Set OFIQPY_OFIQ_DATA to your OFIQ data/ directory first (see Installation).

Python API

from ofiqpy import assess

scores = assess("face.jpg")
# scores: {component_name: (raw_native_value, scalar_0_100)}

raw, scalar = scores["UnifiedQualityScore"]
print(f"unified quality: {scalar}/100 (magnitude {raw:.2f})")

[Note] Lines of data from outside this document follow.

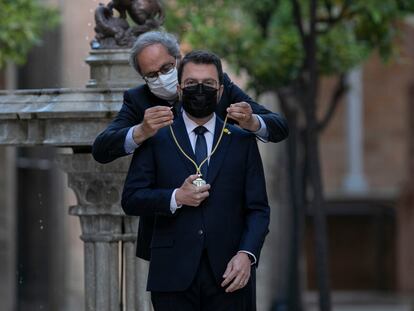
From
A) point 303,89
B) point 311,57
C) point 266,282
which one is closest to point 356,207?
point 266,282

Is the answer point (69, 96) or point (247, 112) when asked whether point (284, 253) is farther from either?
point (247, 112)

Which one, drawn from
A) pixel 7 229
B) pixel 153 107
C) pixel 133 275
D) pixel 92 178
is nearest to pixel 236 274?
pixel 153 107

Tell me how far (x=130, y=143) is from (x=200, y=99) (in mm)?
374

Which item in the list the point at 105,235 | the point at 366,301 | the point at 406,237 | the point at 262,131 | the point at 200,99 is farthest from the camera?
the point at 406,237

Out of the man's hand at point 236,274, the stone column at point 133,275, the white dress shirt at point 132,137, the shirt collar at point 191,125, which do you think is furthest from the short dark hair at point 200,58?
the stone column at point 133,275

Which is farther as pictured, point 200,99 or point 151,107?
point 151,107

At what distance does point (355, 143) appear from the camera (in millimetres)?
33062

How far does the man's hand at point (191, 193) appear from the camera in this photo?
6102 millimetres

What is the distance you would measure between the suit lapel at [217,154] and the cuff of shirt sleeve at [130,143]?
33cm

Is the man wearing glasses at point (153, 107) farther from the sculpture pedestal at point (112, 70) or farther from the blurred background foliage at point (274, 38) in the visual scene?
the blurred background foliage at point (274, 38)

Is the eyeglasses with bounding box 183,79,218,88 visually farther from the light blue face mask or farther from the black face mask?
the light blue face mask

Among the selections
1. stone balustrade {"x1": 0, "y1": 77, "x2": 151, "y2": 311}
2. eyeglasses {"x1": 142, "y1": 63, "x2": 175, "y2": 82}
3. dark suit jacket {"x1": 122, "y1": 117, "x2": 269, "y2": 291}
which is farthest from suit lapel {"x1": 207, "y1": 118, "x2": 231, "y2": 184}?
stone balustrade {"x1": 0, "y1": 77, "x2": 151, "y2": 311}

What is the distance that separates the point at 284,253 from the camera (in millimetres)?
19062

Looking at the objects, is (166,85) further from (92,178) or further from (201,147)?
(92,178)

for name, (raw, scalar) in sorted(scores.items()):
    print(f"{name:28} {scalar:3.0f}")

assess also accepts a BGR uint8 numpy array (as returned by cv2.imread):

import cv2
from ofiqpy import assess
scores = assess(cv2.imread("face.jpg"))

Lower-level API

For access to the shared pipeline products (aligned face, landmarks, masks, pose):

import cv2
from ofiqpy.config import OFIQConfig
from ofiqpy.pipeline import OFIQPipeline
from ofiqpy.measures.core import Measures

cfg = OFIQConfig()
pipe = OFIQPipeline(cfg)
meas = Measures(cfg)

session = pipe.process(cv2.imread("face.jpg"))
# session.aligned_face, session.landmarks, session.aligned_landmarks,
# session.parsing, session.occlusion_mask, session.yaw/pitch/roll ...
scores = meas.compute(session)          # {name: (raw, scalar)}
scalars = meas.compute_scalars(session) # {name: scalar}

Command line

# single image or directory -> OFIQ-format CSV
ofiqpy -i face.jpg -o out.csv
ofiqpy -i /path/to/images/ -o out.csv

# parallel batch over a large directory (resumable)
python -m ofiqpy.batch -i /path/to/images/ -o out.csv -w 8 --resume

The CSV mirrors OFIQSampleApp: semicolon-delimited, named columns, raw value + .scalar per component, plus assessment_time_in_ms. See CLI & Batch.